How would Walmart fit into this emerging healthy local food system? If experience is our guide, not well at all. The purported greening of Walmart notwithstanding, the core of its business model continues to be market domination of all competitors and cheaply priced goods made possible by poor employee wages and very low prices paid to suppliers. Just ask the Vlasic Pickles company. Or Rubbermaid, or The Loveable. All three welcomed the opportunity to sell to Walmart, relinquishing other markets in order to meet the company's volume demand. But after just a few years, they found the terms of their agreements changing and the prices paid dropping. All three went out of business. If multimillion dollar companies like Rubbermaid and Vlasic can be brought to their knees by the retail behemoth, how should we expect small farmers to fare? Over the past decade, investigations of Walmart and other giant retailers in the United Kingdom and Mexico uncovered considerable evidence that suppliers were strong armed, for example by insisting on volume price discounts even when orders were small. These practices led the Mexican Federal Competition Commission to order Walmart to adopt a Code of Conduct for its dealing with vendors, while Britain's Competition Commission developed new regulations for dealing with suppliers.

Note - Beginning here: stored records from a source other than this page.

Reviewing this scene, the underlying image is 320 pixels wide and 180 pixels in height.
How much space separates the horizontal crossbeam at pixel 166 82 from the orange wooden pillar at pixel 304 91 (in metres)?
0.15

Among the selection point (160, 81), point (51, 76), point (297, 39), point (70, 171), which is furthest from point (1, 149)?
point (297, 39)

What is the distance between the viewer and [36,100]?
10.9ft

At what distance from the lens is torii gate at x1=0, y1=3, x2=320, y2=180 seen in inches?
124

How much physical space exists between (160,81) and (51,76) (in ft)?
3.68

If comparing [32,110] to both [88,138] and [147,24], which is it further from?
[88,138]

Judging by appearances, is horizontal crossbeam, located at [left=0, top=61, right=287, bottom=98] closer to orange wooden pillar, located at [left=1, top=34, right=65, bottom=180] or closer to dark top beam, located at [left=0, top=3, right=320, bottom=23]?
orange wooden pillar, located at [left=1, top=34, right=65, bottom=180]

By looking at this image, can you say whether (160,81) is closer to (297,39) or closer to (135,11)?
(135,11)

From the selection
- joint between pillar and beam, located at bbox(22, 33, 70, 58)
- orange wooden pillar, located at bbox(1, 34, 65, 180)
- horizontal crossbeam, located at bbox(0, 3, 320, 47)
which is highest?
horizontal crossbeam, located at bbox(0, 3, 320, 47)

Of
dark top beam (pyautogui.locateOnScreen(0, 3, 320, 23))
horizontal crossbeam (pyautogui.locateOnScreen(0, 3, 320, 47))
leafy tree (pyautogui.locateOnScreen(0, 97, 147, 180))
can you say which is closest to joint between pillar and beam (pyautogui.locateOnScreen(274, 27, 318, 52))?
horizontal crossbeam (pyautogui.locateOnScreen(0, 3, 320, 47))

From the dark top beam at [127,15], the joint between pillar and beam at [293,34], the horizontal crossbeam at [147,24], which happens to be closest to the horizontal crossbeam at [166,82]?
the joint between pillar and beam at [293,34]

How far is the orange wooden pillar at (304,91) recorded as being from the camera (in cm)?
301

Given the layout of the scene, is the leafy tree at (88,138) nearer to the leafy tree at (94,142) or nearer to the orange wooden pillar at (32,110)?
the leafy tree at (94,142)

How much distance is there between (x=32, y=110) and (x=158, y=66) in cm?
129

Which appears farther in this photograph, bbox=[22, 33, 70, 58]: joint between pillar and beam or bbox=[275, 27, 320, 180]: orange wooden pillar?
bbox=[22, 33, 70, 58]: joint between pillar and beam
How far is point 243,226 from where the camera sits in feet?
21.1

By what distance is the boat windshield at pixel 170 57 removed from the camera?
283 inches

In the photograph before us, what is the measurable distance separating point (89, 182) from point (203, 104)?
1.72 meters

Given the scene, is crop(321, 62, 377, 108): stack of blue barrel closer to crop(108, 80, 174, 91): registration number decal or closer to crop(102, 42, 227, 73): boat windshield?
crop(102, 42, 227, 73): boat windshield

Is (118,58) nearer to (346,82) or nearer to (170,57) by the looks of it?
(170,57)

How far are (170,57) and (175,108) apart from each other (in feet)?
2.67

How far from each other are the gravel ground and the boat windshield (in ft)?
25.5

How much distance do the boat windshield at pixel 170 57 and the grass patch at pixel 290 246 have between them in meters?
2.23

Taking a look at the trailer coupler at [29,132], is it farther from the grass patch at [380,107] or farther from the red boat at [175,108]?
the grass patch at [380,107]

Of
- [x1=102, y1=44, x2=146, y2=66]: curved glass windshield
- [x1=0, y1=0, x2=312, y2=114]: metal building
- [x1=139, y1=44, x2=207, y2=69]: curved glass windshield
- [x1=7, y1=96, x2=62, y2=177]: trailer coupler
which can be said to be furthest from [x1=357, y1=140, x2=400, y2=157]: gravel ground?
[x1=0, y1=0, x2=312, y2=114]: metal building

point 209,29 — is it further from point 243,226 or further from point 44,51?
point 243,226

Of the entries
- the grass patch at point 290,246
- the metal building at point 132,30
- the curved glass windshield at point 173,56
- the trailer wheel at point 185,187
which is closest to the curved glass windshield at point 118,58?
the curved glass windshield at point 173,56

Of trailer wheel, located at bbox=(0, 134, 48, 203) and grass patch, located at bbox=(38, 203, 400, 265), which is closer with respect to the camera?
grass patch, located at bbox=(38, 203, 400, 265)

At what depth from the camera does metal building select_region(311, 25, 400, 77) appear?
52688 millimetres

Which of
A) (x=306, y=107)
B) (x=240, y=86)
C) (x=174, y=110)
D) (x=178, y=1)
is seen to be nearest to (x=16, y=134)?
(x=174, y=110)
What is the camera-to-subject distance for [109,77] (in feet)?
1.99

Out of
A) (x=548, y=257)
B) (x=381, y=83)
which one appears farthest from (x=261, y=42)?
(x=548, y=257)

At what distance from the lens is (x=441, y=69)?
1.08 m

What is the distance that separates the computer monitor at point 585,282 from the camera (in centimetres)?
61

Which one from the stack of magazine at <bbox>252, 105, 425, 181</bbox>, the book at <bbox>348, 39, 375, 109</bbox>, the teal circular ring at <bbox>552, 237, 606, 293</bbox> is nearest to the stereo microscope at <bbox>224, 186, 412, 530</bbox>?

If this sounds like progress towards fairer transactions with farmers and other suppliers, think again. In October, 2009, The Independent uncovered a secret memo from top brass at Asda, owned by Walmart, instructing its buyers to take advantage of its market dominance, recognizing that "suppliers are hungry for volume" and to therefore "buy for less." The memo suggested playing "good cop, bad cop" in order to extract payments and concessions from suppliers, including helping to pay for the retailer's costs related to marketing and waste. According to the Credit Research Foundation, this is part of a larger pattern, pioneered by Walmart, to push many of their costs down the supply chain using "charge backs" that cost suppliers as much as 10 percent of their total sales.
Let's be honest: Walmart's entry into organic and sustainable foods is, like everything else they do, all about market share, including the image repair needed to maintain their dominance. It seems misguided that major environmental organizations are enabling Walmart to achieve this end. As Stacy Mitchell, author of Big Box Swindle says, "How is it that activists for the public good are no longer troubled, but actually pleased about, huge concentrations of economic power?"
And that really is the bottom line. Nearly every sector of the U.S economy, certainly including food and agriculture, is increasingly concentrated, dominated by a smaller and smaller group of ever larger, place-less corporations. The local food economy has emerged as a small but rapidly growing exception, where farmers, consumers, and a range of locally rooted grocers and other markets have been diversifying local economies and revitalizing local communities. Demand for local foods from these close-to-home markets far exceeds supply in most places. The last thing local farmers, or the communities they serve need is to abandon these markets and throw their lot in with a root-less and ruthless giant.
Thanks to Stacy Mitchell and the Institute for Local Self Reliance for help gathering research for this article.